The award is the latest component of the BARDA Influenza and Emerging Infectious Diseases Division’s medical countermeasure portfolio, set to continue to make major investments in “medical countermeasures” for potential pandemics as part of BARDA’s 2022-2026 strategic plan.
BARDA administers the funding through its Rapid Response Partnership Vehicle (RRPV), a technical financial vehicle that allows it to fund private industry through collaborations that are not subject to the same regulations as other federal funding.

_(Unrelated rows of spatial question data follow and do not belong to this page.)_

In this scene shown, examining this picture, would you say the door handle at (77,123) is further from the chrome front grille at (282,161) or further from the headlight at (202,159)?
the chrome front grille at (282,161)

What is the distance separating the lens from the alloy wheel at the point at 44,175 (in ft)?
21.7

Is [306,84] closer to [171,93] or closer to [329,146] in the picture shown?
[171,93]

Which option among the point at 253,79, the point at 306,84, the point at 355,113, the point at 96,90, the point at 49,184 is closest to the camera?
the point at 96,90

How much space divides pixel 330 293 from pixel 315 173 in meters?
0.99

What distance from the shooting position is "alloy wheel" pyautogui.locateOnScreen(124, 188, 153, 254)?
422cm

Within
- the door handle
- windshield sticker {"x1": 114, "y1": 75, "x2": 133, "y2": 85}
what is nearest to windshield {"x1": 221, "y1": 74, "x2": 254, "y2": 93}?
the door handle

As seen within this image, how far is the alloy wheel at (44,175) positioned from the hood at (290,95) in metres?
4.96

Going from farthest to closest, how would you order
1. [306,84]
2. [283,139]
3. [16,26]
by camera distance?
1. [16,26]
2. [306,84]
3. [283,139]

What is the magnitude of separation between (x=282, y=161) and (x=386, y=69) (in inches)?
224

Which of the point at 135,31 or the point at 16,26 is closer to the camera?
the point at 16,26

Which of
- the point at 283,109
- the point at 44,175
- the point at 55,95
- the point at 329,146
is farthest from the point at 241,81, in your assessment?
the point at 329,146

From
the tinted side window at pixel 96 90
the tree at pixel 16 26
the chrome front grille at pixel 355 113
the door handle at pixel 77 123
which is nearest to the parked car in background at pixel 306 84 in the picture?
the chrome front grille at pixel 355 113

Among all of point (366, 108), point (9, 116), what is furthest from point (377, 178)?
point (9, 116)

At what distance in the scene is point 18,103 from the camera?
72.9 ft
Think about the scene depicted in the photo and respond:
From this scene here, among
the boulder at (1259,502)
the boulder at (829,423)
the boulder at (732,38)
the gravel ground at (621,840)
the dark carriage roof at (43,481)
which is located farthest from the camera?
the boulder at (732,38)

On Jan. 16, the day before HHS announced the $590 million for Moderna, the agency announced another $211 million award to BARDA’s RRPV to “support development and long-term manufacturing capability of an RNA-based vaccine platform technology to combat evolving 21st century biothreats.”
RRPV is soliciting proposals for mRNA vaccine developers to develop a broad response capability. It seeks proposals that will first develop mRNA flu vaccines and then, once they are licensed, focus on continual pandemic preparedness exercises. Applications are due by Jan. 31.
Trump throws weight behind mRNA technology
Although the Trump administration did not promise funding for Stargate, the president endorsed the initiative and reversed a Biden administration executive order that Republicans said hindered AI development.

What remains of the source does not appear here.